**Work instructions**
Restate the passage on why loan applications get declined, starting with "As a result, you’re" and going on through "loan this way.", and substitute "acceptable" for "healthy".

**Exercise passage**
^^^^

As a result, you’re advised to strive for a lower DTI ratio; a DTI ratio of 35% or below is healthy. You’d have a better chance of getting a loan this way.
3. Applying for More than You Qualify For
There are various determinants of loan eligibility. These include your employment status, income, and credit history. A lender may decline your loan application if your earnings aren’t enough to cover the amount you are applying for.
For example, if you apply for a loan of $90,000 and you don’t have a sufficient or stable income for monthly repayments, your request is likely to be denied.
4. Unstable Or Insufficient Income
Besides looking at your DTI ratio and credit score, lenders will also evaluate your income to confirm if you can repay the loan. If they think your earnings aren’t enough to cover the amount you’re applying for, or if it’s unreliable and changes rapidly, the lender will decline your loan request. Essentially, lenders want to ensure that borrowers pay their bills and have enough cash to repay the loan on time.
5. Missing or Bias Information in Your Application
A lender will readily decline a loan application lacking crucial details or the required supporting documents. Also, loan forms completed with incorrect information will be automatically rejected; worse yet, they may completely ban the applicant from seeking their loans in the future. As a result, go through your filled form, ensuring your answers are accurate and you’ve uploaded the necessary documents. Additionally, you can call their representatives for clarification if needed.

^^^^

**Given material**
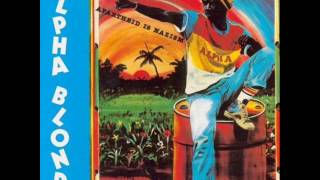 Alpha Blondy    -  Jah Houphouet  1985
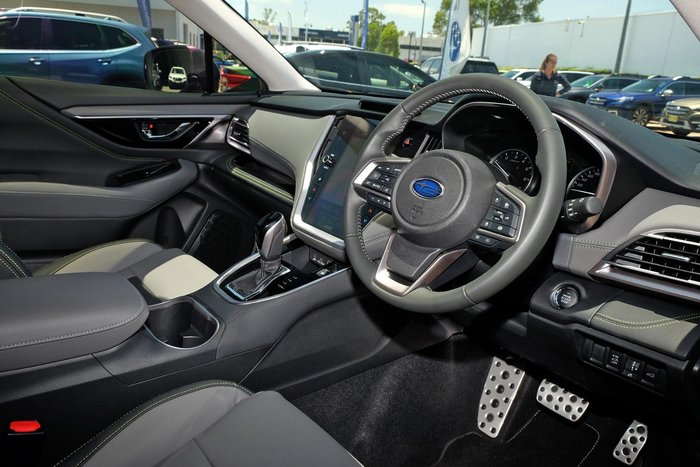 2024 Subaru Outback AWD Sport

^^^^

**Reply**
As a result, you’re advised to strive for a lower DTI ratio; a DTI ratio of 35% or below is acceptable. You’d have a better chance of getting a loan this way.